Deshalb ihr Leute: Hört auf mit euren Verallgemeinerungen und Vorverurteilungen. Nicht jeder übergewichtige Mensch ist selbst daran schuld, dass er Übergewicht hat. Genauso wenig ist jeder sehr schlanke Mensch selbst daran schuld. Und selbst wenn ich mittlerweile ganz alleine dafür verantwortlich bin, dass ich NICHT wieder 72kg wiege: Keiner hat das Recht mir Vorwürfe zu machen, außer ich selbst! Und wisst ihr was? Ich habe aufgehört mir Vorwürfe zu machen! Ich finde mich momentan nämlich ganz gut so, wie ich bin. Ein paar Kilo weniger wären besser für meine Gesundheit, definitiv, aber mein Seelenheil mache ich davon nicht mehr abhängig! Ich akzeptiere jeden Menschen so wie er oder sie ist, allen voran mich selbst!
Heike meint
Ich finde dich auch *ganz* gut.
😉 LG Heike
Katja meint
<3 <3 <3
Dito!
Uta meint
Katja, dass kommt mir alles so bekannt vor! Fast 1:1…
Ich war mal „normalgewichtig“. Aber mit zwischen 64-70 kg bei 1,71 m( durchtrainiert!!!) sah ich neben meiner 48-52 kg Freundin (Kleidergröße 34/36) immer irgendwie „fett“ aus.
Dann unfallbedingt von heute auf morgen Schluss mit Leistungssport, weggezogen für Ausbildung und Studium usw. fast wie bei dir. Schwups hatte ich mich fast verdoppelt. Schilddrüsenprobleme (derzeit in Abklärung – Verdacht Hashimoto) usw.
Euer Blog ist toll – eure Authentizität und Ehrlichkeit, ihr macht Laune und Mut!
Alles Liebe, Uta vom Damenhaftblog
Katja meint
Liebe Uta,
vielen lieben Dank für Deinen tollen Kommentar! Das Kompliment geben wir sehr gerne zurück. <3
Ich hoffe Du hast bald Klarheit wegen Deiner Schilddrüse!
Sonnige Grüße
Katja
Katrin meint
Ein toller Bericht, der mir wieder Mut macht. Danke!
Katja meint
Es freut mich sehr, dass ich Dir Mut machen konnte!
Viele liebe Grüße
Katja <3
Michelle meint
Danke für deinen ehrlichen und ausführlichen Bericht!
Ich finde es schlimm, wenn Menschen so vorschnell verurteilen. Immer auf die anderen und sagen „Du, du, du!“ – geht gar nicht!
Ich habe selbst eine Autoimmunerkrankung und daher Schilddrüsenprobleme. Jedoch bin ich so oder so schon übergewichtig, durch die Einnahme meiner Tabletten und die Regelung der Überfunktion hab ich einfach 20 kg von heute auf morgen zugenommen. Das hat man mir zum Glück nicht wirklich angesehen (wie auch immer das geht), aber ich hab mich echt erschrocken.

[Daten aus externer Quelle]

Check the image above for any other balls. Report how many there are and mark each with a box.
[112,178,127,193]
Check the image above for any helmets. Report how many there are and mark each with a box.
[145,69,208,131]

Man ändert nichts, abgesehen von „ein paar Tabletten“ und zack, sowas!
Danke für deinen schönen Bericht!
Bleib wie du bist 🙂
Viele Grüße aus Singapur <3
Michelle
Katja meint
Liebe Michelle,
vielen lieben Dank für Deinen tollen Kommentar. Ich wünsche Dir nur das Allerbeste!